**DOCUMENT EXCERPT**
NaNoWriMo has been gold for me as a creative person. It breaks me out of perfection mode and into production mode, and because I’m producing so much more than usual during NaNo, it’s helped me learn a few things about my process. Among them:

1. I write a lot more if I write in short, manageable chunks, like 10-15 minutes at a time, than if I sit down for an hour and think “I must fill this hour with writing.” It’s easier to psych myself up for a 10-minute sprint because it feels like there’s less at stake. The upshot is that I spend that 10 minutes ACTUALLY WRITING instead of thinking about writing, planning to write, checking email, etc. And if I do 10 10-minute sprints in a day, I’ve spent more than an hour and a half actively writing that day. There are downsides to this approach too – there’s less of a feeling of continuity, and more than once I accidentally introduced  something twice in the same scene because I forgot that I’d already written it 2 sprints before, but that’s no biggie.  That’s what editing is for.

2. It’s more motivating to write in community. The image of the writer alone in her hermit cave is iconic but also fictional. I do by far my best writing when I have writer friends writing with me. During NaNoWriMo, the Twitter account @NaNoWordSprints sponsors round-the-clock cheerleading, check-ins, sprints, and friendly competitions like the #NaNoHouseCup (think Harry Potter – claim your house and write for points).  It’s really motivating. I have the same with my writing accountabilibuddies and my writer’s group, but they’re more occasional big-picture check-ins. The more I have of this, the more I write.

**PROVIDED MATERIAL**
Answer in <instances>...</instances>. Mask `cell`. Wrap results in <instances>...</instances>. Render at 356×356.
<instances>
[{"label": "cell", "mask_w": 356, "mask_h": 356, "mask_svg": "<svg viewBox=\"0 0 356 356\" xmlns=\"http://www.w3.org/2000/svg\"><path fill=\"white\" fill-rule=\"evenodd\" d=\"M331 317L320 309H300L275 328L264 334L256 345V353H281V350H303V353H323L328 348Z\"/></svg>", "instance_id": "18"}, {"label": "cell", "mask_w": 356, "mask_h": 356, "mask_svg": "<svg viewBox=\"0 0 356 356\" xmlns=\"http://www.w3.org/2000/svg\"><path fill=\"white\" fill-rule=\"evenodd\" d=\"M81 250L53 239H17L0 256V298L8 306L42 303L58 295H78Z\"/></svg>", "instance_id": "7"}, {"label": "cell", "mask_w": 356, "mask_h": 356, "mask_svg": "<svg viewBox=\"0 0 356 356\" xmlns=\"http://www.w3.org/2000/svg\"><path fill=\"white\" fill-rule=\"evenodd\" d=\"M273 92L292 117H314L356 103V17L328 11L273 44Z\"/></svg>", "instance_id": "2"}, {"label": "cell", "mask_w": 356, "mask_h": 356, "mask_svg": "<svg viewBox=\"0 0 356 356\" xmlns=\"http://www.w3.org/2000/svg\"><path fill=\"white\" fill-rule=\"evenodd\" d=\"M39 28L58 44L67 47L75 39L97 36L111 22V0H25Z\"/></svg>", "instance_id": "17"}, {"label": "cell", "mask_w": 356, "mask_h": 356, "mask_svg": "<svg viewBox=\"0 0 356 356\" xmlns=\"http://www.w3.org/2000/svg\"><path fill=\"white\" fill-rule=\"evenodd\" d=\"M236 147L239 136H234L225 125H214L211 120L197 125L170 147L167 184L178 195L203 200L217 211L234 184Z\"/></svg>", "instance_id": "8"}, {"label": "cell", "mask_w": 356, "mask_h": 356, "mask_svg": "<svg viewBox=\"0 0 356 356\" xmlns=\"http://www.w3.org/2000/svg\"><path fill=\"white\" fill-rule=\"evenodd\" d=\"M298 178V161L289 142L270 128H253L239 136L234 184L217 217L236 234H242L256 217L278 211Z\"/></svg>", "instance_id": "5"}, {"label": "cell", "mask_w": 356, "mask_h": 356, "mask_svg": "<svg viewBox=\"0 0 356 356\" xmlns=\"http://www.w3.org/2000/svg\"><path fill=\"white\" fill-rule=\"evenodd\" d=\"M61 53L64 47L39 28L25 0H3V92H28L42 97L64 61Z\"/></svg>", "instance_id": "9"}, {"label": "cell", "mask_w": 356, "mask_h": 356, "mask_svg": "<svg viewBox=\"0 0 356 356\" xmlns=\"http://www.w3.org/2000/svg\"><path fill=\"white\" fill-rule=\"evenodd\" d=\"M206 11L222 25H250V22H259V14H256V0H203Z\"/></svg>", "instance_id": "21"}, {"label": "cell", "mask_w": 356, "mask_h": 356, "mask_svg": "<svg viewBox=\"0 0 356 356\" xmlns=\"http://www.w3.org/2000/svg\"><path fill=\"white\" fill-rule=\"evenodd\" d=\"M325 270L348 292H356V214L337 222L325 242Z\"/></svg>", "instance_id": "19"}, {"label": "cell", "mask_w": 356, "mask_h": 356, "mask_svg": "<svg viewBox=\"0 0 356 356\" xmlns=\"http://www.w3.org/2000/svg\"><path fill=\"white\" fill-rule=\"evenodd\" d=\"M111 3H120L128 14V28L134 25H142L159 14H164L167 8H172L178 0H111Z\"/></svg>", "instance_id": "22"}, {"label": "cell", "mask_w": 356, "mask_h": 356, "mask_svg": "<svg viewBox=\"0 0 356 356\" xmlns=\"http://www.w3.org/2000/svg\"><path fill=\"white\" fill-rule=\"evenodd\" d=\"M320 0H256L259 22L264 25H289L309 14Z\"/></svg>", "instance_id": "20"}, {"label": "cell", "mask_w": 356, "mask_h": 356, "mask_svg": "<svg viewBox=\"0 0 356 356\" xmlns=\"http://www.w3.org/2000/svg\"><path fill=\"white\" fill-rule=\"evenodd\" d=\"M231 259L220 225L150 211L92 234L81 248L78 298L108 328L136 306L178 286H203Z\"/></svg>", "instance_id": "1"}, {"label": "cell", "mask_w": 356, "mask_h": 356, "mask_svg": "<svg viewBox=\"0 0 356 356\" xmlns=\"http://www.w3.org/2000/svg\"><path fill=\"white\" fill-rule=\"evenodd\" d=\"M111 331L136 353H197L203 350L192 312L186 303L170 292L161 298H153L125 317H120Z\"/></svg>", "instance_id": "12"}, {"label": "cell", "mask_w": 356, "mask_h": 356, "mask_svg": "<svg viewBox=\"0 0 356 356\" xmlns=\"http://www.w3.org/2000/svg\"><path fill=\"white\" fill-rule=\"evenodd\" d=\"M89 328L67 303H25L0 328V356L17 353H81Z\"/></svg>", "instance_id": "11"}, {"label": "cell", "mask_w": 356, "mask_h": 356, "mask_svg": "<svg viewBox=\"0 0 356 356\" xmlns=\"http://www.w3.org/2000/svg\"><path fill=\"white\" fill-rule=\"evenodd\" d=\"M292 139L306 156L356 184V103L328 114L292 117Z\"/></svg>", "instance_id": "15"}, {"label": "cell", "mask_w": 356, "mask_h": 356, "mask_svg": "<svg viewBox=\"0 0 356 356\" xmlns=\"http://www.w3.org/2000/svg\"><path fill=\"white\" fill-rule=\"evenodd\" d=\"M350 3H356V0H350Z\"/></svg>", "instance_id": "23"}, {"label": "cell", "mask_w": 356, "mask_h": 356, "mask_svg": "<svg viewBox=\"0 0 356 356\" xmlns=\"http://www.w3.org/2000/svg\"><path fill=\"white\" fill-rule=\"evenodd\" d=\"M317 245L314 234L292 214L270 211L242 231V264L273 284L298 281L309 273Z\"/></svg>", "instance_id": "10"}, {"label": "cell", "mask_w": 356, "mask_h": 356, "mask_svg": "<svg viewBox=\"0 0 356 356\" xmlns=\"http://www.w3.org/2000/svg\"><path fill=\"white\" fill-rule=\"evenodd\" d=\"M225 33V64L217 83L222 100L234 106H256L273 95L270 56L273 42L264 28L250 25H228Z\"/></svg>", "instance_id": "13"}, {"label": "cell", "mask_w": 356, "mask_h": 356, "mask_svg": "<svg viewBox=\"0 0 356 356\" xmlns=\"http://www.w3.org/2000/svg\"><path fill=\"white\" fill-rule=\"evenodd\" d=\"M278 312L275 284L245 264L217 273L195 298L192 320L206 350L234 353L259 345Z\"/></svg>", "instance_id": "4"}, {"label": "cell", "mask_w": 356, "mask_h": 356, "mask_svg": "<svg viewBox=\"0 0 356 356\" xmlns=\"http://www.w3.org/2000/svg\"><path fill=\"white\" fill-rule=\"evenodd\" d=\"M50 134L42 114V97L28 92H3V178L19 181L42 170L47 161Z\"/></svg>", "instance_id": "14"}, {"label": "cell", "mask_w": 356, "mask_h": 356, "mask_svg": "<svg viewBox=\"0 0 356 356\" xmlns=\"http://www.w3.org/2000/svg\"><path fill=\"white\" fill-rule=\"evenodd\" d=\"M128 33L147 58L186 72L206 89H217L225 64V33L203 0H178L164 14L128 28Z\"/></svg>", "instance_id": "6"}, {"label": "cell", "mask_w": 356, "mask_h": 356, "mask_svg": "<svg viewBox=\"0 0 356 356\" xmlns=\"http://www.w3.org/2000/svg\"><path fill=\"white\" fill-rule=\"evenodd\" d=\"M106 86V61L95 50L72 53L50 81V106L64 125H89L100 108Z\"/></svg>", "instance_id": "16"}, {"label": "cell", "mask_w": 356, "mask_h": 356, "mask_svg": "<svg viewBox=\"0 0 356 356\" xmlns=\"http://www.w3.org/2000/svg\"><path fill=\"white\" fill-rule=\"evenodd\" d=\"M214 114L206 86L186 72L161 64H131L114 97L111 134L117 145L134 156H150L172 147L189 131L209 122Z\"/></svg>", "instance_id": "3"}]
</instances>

**WHAT IS BEING ASKED**
Write out the NaNoWriMo text again, beginning at the words "2. It’s more" and stopping after "more I write.". Swap "community" for "company". Work only from the NaNoWriMo text to do this.

**THE COMPLETED TASK**
2. It’s more motivating to write in company. The image of the writer alone in her hermit cave is iconic but also fictional. I do by far my best writing when I have writer friends writing with me. During NaNoWriMo, the Twitter account @NaNoWordSprints sponsors round-the-clock cheerleading, check-ins, sprints, and friendly competitions like the #NaNoHouseCup (think Harry Potter – claim your house and write for points).  It’s really motivating. I have the same with my writing accountabilibuddies and my writer’s group, but they’re more occasional big-picture check-ins. The more I have of this, the more I write.